Compressed Vector Set: A Fast and Space-Efficient Data Mining Framework

[Journal of Information Processing Vol.26, pp.416-426]
[情報処理学会論文誌 データベース Vol.11 No.1, Preprint掲載]


 In this paper, we present CVS (Compressed Vector Set), a fast and space-efficient data mining framework that efficiently handles both sparse and dense datasets. CVS holds a set of vectors in a compressed format and conducts primitive vector operations, such as lp-norm and dot product, without decompression. By combining these primitive operations, CVS accelerates prominent data mining or machine learning algorithms including k-nearest neighbor algorithm, stochastic gradient descent algorithm on logistic regression, and kernel methods.

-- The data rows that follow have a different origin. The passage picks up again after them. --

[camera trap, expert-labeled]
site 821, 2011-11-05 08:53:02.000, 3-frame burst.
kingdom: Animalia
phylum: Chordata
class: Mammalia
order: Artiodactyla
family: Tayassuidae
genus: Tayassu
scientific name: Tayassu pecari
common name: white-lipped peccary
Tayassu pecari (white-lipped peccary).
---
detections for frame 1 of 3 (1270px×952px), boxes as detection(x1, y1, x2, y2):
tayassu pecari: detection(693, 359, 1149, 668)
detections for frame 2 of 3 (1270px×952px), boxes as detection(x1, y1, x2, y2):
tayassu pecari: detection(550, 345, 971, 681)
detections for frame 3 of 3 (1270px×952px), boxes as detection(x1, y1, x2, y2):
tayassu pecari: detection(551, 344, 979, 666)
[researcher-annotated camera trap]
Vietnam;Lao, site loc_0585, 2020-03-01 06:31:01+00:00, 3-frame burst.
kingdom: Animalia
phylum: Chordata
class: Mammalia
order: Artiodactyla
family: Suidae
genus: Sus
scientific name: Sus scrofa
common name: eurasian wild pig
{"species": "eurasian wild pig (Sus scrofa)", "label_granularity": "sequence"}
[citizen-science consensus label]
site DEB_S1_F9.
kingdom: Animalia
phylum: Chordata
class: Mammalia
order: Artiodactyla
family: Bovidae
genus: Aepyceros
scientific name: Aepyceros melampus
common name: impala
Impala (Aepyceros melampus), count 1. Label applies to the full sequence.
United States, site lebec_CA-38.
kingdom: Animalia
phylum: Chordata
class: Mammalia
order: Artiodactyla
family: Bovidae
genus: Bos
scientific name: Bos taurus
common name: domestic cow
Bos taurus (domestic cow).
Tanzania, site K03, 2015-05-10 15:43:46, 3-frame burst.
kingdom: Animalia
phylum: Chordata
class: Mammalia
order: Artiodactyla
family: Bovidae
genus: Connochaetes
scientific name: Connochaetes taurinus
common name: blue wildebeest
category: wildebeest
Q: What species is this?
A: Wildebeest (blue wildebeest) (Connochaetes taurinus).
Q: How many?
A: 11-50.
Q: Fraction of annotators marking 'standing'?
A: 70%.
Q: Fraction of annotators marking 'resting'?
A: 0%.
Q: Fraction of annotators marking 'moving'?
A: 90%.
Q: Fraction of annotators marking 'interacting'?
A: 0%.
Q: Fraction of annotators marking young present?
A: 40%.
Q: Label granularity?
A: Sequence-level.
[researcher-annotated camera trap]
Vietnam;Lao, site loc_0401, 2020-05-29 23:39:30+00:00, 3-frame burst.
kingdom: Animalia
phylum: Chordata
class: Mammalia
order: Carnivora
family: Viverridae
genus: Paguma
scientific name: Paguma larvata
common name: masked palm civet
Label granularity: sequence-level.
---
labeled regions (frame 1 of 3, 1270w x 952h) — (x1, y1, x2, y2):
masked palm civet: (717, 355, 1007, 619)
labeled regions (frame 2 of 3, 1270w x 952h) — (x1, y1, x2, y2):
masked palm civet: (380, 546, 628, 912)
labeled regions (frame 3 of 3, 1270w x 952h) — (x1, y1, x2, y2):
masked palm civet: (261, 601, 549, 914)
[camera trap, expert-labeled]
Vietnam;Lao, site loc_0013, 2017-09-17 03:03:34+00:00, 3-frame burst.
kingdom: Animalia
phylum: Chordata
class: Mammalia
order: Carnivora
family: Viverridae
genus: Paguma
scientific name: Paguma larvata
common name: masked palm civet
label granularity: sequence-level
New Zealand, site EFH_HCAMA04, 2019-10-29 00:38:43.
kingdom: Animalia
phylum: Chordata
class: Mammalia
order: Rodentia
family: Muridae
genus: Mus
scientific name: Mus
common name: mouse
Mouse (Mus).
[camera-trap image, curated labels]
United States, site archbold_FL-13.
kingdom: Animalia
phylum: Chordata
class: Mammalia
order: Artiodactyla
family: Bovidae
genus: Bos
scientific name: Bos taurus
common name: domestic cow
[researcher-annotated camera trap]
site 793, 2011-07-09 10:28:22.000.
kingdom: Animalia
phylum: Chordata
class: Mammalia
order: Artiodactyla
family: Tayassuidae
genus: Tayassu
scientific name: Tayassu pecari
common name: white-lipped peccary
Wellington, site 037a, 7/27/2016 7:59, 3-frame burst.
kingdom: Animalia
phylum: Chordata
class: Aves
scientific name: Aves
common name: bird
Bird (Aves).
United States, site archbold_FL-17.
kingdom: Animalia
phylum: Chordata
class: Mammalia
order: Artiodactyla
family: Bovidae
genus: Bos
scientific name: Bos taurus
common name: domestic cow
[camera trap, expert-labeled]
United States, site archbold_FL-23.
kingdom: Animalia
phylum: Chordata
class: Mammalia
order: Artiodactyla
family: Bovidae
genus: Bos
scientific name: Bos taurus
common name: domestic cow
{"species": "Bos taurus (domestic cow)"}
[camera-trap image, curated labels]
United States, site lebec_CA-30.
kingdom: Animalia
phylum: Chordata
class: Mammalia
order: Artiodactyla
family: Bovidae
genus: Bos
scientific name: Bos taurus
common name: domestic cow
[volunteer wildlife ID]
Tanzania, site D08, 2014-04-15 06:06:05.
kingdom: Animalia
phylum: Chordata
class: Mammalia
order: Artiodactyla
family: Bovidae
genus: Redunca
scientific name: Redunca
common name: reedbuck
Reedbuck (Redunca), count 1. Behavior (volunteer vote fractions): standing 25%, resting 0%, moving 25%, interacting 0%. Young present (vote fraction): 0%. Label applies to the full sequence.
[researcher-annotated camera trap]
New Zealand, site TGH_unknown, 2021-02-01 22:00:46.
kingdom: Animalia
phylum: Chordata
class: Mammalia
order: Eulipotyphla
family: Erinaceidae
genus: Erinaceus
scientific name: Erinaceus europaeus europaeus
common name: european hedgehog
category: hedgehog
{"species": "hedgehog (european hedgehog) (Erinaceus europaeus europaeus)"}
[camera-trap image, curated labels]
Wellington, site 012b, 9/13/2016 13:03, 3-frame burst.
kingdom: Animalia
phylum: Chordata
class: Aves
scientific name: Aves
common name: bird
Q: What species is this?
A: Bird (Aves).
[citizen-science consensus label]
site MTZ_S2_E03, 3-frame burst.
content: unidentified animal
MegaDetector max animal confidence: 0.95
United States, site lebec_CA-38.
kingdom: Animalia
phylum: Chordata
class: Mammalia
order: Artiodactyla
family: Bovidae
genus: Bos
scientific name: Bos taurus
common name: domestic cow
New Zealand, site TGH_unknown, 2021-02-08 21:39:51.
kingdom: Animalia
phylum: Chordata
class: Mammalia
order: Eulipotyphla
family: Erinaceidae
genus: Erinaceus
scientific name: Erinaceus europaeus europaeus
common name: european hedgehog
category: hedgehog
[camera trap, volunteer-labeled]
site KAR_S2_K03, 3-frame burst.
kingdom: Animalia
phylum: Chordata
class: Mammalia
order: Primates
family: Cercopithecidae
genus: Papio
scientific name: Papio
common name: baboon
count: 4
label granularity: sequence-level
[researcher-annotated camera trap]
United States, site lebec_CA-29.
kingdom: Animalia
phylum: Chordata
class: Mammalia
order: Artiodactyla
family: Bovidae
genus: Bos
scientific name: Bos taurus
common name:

In contrast to the commonly used sparse matrix/vector representation, which is not effective for dense datasets, CVS efficiently handles sparse datasets and dense datasets in a unified manner. Our experimental results demonstrate that CVS can process both dense datasets and sparse datasets faster than conventional sparse vector representation with smaller memory usage.

[Reasons for the award]

 This paper proposes a data mining framework that enables basic vector operations such as the norm and dot product operations while keeping data compressed. The proposed method can be applied to both sparse and dense datasets, is expected to be used in various applications, and is considered important since a large-scale of vector data have been produced today.

Masafumi Oyamada

He received the M.E. and Ph.D. degrees from the University of Tsukuba, Japan. He is currently a Principal Researcher of Data Science Research Laboratories, NEC Corporation. His research interests include data integration, information extraction, and query optimization. He is a member of IPSJ, AAAI, and the Database Society of Japan (DBSJ).

Jianquan Liu

He received M.E. and Ph.D. degrees from the University of Tsukuba, Japan, in 2009, and 2012, respectively. He joined NEC Corporation in 2012, and currently is a Principal Researcher at Biometrics Research Laboratories. He is also an Adjunct Assistant Professor at Hosei University, Japan. His research interests include multimedia databases, data mining and information retrieval. Currently, he is/was serving as an Associate Editor of IEEE MultiMedia and Journal of Information Processing, the General Co-chair of IEEE MIPR’21, and the PC Co-chair for a series of IEEE conferences including ICME’20, BigMM’19, ISM’18, ICSC’17 etc. He is a member of IEEE, ACM,IPSJ, APSIPA and DBSJ.

Shinji Ito

He is a researcher at Data Science Research Laboratories, NEC Corporation. He received his BSc, MA and PhD from the University of Tokyo in 2013, 2015 and 2020, respectively. His research interests include mathematical optimization, machine learning, and numerical analysis.

Kazuyo Narita

She is a senior research engineer at dotData, Inc. She is working on the development of data analytics products from designing to system development. Her research interests include feature engineering, machine learning, and distributed systems. She received an MEng degree in Science and Engineering from the University of Tsukuba in 2006.

Takuya Araki

He received the B.E., M.E., and Ph.D. degrees from the University of Tokyo, Japan in 1994, 1996, and 1999, respectively. He was a visiting researcher at Argonne National Laboratory from 2003 to 2004. He is currently a Senior Principal Researcher of Data Science Research Laboratories, NEC Corporation. His research interests include programming language, parallel and distributed computing, big data analytics, database, and application of HPC to AI/machine learning. He was a director of the Information Processing Society of Japan from 2017 to 2018.

Hiroyuki Kitagawa

He received the B.Sc. degree in physics and the M.Sc. and Dr. Sc. degrees in computer science, all from the University of Tokyo, in 1978, 1980, and 1987, respectively. He is currently a full professor at International Institute for Integrative Sleep Medicine, University of Tsukuba. After working as a researcher at NEC Corporation, he joined University of Tsukuba in 1988, and has been a full professor since 1998. His areas of research include databases, big data, data mining, data integration, information retrieval,and data analysis in medical and scientific domains. He is an IPSJ Fellow and an IEICE Fellow.